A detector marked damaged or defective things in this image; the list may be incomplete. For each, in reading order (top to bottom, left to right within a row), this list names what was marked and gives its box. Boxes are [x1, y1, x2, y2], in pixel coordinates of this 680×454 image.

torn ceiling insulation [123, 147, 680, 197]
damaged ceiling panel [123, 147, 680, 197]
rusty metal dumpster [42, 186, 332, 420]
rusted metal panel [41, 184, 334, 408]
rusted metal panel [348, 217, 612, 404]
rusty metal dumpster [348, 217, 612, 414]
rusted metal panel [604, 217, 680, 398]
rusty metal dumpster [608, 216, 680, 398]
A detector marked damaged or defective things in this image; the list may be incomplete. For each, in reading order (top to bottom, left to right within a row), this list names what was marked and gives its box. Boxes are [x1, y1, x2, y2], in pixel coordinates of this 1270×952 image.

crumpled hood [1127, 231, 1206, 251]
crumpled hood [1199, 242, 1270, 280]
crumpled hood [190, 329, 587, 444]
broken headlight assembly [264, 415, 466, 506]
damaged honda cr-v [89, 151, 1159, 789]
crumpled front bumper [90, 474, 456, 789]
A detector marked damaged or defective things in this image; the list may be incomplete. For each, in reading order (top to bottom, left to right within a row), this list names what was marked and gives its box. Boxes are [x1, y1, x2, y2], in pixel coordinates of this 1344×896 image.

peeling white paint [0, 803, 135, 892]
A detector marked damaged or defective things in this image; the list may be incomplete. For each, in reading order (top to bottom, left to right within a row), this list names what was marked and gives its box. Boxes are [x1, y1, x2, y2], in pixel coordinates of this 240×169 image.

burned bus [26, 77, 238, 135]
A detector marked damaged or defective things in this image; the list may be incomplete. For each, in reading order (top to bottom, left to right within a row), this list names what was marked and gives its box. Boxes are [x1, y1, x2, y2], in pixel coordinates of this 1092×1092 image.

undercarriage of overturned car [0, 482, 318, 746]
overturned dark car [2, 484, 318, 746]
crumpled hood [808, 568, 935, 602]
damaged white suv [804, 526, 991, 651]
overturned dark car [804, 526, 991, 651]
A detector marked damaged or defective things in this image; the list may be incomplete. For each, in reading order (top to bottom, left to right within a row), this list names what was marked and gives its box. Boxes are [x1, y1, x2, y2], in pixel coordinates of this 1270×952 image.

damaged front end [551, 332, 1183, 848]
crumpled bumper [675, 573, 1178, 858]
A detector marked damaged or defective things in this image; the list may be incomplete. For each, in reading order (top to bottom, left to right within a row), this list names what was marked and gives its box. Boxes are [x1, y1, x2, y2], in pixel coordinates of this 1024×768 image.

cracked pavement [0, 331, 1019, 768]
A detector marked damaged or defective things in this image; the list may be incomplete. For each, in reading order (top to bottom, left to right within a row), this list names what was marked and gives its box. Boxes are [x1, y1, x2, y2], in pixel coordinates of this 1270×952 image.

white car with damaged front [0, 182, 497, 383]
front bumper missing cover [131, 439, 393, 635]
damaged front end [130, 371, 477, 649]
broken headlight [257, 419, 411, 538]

## Stated exercise
Copy every line of the records above, from the first to the last, without altering anything.

## Answer below
A detector marked damaged or defective things in this image; the list may be incomplete. For each, in reading order (top to bottom, left to right within a row), this list names what was marked and gives its box. Boxes are [x1, y1, x2, y2], in pixel coordinates of this 680×454 image.

torn ceiling insulation [123, 147, 680, 197]
damaged ceiling panel [123, 147, 680, 197]
rusty metal dumpster [42, 186, 332, 420]
rusted metal panel [41, 184, 334, 408]
rusted metal panel [348, 217, 612, 404]
rusty metal dumpster [348, 217, 612, 414]
rusted metal panel [604, 217, 680, 398]
rusty metal dumpster [608, 216, 680, 398]
A detector marked damaged or defective things in this image; the list may be incomplete. For each, in reading order (top to bottom, left to right within a row), this list names what was marked and gives its box. Boxes are [x1, y1, x2, y2], in pixel coordinates of this 1270×952 image.

crumpled hood [1127, 231, 1206, 251]
crumpled hood [1199, 242, 1270, 280]
crumpled hood [190, 329, 587, 444]
broken headlight assembly [264, 415, 466, 506]
damaged honda cr-v [89, 151, 1159, 789]
crumpled front bumper [90, 474, 456, 789]
A detector marked damaged or defective things in this image; the list may be incomplete. For each, in reading order (top to bottom, left to right within a row), this list names what was marked and gives its box. Boxes are [x1, y1, x2, y2], in pixel coordinates of this 1344×896 image.

peeling white paint [0, 803, 135, 892]
A detector marked damaged or defective things in this image; the list may be incomplete. For each, in reading order (top to bottom, left to right within a row), this list names what was marked and gives its box. Boxes are [x1, y1, x2, y2], in pixel coordinates of this 240×169 image.

burned bus [26, 77, 238, 135]
A detector marked damaged or defective things in this image; the list may be incomplete. For each, in reading order (top to bottom, left to right within a row), this list names what was marked and gives its box. Boxes are [x1, y1, x2, y2], in pixel coordinates of this 1092×1092 image.

undercarriage of overturned car [0, 482, 318, 746]
overturned dark car [2, 484, 318, 746]
crumpled hood [808, 568, 935, 602]
damaged white suv [804, 526, 991, 651]
overturned dark car [804, 526, 991, 651]
A detector marked damaged or defective things in this image; the list may be incomplete. For each, in reading order (top to bottom, left to right within a row), this list names what was marked and gives its box. Boxes are [x1, y1, x2, y2], in pixel coordinates of this 1270×952 image.

damaged front end [551, 332, 1183, 848]
crumpled bumper [675, 573, 1178, 858]
A detector marked damaged or defective things in this image; the list may be incomplete. For each, in reading order (top to bottom, left to right within a row), this list names what was marked and gives its box. Boxes are [x1, y1, x2, y2], in pixel coordinates of this 1024×768 image.

cracked pavement [0, 331, 1019, 768]
A detector marked damaged or defective things in this image; the list may be incomplete. For each, in reading order (top to bottom, left to right within a row), this list names what was marked and gives its box. Boxes are [x1, y1, x2, y2], in pixel coordinates of this 1270×952 image.

white car with damaged front [0, 182, 497, 383]
front bumper missing cover [131, 439, 393, 635]
damaged front end [130, 371, 477, 649]
broken headlight [257, 419, 411, 538]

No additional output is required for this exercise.